La parabola della zizzania è una lezione sul tema del male e della violenza fra le nazioni come fra singoli. Ad osservarle appare curioso che le ragioni dei contendenti siano le stesse e opposte, a specchio. Cioè tutti hanno ragione, il che vuol dire che non c’è una ragione che tenga.
Il gioco della zizzania è dilagare e riempire in nostro ego così che ‘siamo’ zizzania e può allora accusarci ed impiccarci ai nostri sensi di colpa: guarda di che sei capace, che prova dai di te, alla fine questo sei… Oppure accrescere il livore verso chi ti ha coinvolto. Ha buon gioco l’avversario, colui che dice di noi quel che non siamo, non sapevamo di essere, non vogliamo essere.

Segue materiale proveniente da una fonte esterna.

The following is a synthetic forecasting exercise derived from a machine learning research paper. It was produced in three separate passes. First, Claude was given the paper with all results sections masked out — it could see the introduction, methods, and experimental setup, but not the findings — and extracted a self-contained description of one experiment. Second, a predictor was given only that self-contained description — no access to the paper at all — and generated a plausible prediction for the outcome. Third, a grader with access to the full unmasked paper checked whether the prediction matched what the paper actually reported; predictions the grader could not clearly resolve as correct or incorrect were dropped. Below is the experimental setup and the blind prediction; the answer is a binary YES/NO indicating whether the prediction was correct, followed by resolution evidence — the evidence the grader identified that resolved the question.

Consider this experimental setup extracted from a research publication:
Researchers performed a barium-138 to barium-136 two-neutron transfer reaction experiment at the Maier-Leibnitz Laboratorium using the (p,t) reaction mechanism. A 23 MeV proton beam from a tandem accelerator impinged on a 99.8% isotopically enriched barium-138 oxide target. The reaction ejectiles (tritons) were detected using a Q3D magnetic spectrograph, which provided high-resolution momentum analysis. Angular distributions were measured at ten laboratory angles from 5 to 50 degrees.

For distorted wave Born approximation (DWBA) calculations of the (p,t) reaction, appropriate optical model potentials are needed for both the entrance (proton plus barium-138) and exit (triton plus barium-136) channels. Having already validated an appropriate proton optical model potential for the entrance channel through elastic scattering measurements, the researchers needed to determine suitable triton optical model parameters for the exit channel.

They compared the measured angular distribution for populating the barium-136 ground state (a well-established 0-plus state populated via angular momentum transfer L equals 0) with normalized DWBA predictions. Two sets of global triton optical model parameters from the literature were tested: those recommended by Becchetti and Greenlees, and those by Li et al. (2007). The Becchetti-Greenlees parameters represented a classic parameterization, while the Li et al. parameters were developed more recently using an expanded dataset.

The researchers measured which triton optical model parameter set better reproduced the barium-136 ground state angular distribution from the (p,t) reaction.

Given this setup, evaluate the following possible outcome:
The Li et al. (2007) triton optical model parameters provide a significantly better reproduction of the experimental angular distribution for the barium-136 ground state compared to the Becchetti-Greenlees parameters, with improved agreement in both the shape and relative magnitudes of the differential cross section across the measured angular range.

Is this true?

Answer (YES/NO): YES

La zizzania non c’entra nulla col nostro desiderio. Ma, non invitata, arriva e consegna il suo dono avvelenato, come in certe fiabe. “Un nemico ha fatto questo”, ha seminato l’erba cattiva appena dopo la buona seminagione. L’ha fatto di notte ed è sparito nel nulla, facendo perdere le sue tracce. “Da dove viene questo seme?”. Non ci riconosciamo in esso, ci è estraneo, eppure…

 

Capita a tutti e tanto più ferisce quando più trova una casa ripulita e spazzata. Non ci si scandalizzi.

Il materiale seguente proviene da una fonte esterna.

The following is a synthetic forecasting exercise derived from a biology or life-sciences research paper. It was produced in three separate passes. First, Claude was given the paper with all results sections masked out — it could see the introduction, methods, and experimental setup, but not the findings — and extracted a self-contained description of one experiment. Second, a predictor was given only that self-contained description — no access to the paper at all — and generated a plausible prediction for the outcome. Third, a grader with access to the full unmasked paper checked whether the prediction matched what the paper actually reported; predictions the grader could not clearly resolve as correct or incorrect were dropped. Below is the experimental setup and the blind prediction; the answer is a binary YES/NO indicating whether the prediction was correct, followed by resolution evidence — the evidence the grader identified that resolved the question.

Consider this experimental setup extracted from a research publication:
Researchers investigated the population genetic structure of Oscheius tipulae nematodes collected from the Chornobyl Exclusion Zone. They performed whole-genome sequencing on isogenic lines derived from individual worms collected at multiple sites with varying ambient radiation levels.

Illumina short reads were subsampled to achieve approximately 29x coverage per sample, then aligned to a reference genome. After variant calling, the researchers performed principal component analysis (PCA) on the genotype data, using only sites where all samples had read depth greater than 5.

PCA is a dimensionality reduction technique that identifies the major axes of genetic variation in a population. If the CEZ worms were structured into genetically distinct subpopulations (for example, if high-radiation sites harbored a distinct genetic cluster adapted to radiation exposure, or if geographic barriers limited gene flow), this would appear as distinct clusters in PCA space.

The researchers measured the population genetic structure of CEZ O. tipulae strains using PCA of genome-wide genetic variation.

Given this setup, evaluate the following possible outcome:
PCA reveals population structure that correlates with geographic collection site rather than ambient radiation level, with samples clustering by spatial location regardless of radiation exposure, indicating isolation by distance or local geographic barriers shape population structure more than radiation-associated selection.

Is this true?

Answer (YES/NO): NO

Non è così: viene la mietitura e il grano sarà liberato dal frutto della zizzania. Noi vediamo solo il presente come dato di realtà, ma la percezione è incompleta: la Scrittura si proietta nel domani, perché è ‘il dopo’ che fa vedere meglio ‘il prima’, è stando fuori che si vede meglio cosa c’è dentro e tanto vale anche nelle esperienze umane. Ecco “è stato precipitato l’accusatore, colui che accusava i nostri fratelli davanti al nostro Dio giorno e notte” (Ap 12, 10). È stato vinto per mezzo del sangue dell’Agnello e il patrimonio di santità della Chiesa. Avremo sempre con noi la contraddizione, l’ombra che portiamo dentro e pure ci obbliga ad un lavoro di discernimento e di consapevolezza, e di tanto in tanto ci agita cercando di renderci infelici. Che fare? Accogliere la contraddizione e se essa al suo presentarsi è una persona, abbracciarla,oppure darle la pace e tirare diritto. Per il resto e sempre c’è la preghiera al Padre, “non abbandonarci alla tentazione”.